_Data supplied_
——————————

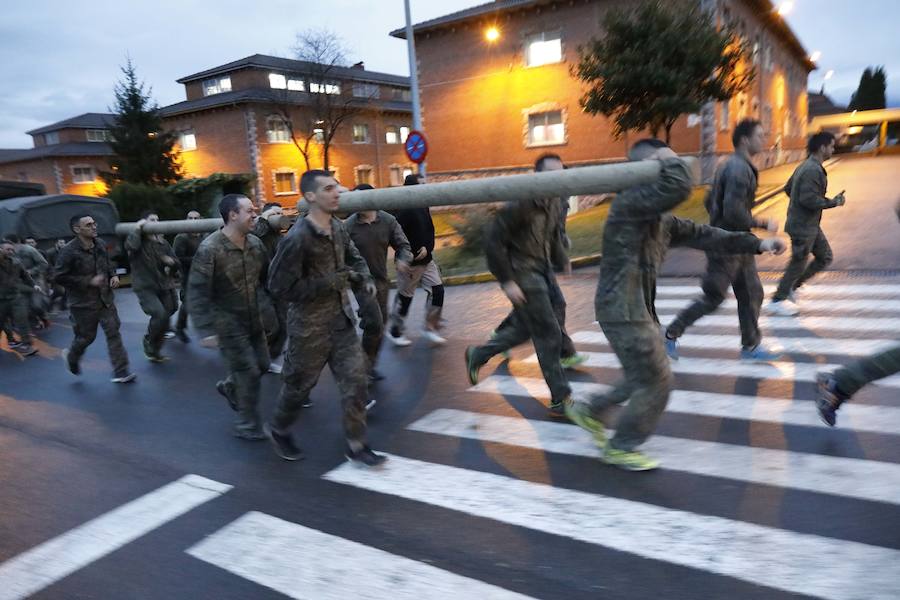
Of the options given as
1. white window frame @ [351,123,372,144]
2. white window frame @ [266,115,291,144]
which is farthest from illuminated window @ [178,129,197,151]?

——————————

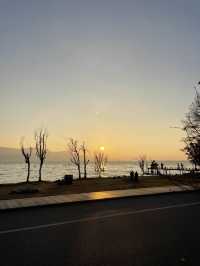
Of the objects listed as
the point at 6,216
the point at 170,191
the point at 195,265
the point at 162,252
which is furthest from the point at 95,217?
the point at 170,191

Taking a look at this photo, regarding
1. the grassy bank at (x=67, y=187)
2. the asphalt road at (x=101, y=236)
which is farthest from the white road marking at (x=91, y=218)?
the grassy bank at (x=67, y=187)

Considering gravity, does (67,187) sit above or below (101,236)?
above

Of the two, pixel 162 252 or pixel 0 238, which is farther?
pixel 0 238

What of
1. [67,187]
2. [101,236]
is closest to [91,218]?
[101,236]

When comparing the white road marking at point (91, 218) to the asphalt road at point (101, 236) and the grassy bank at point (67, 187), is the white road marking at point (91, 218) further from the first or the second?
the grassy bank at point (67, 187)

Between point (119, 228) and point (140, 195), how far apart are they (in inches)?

——————————

_Exercise objective_
Can you write out the material again from the line with "When comparing the" up to and including the line with "Between point (119, 228)", substituting "paved road" for "asphalt road" and changing nothing else?

_Answer below_
When comparing the white road marking at point (91, 218) to the paved road at point (101, 236) and the grassy bank at point (67, 187), is the white road marking at point (91, 218) further from the first or the second?
the grassy bank at point (67, 187)

Between point (119, 228) and point (140, 195), how far apart are they (in inches)?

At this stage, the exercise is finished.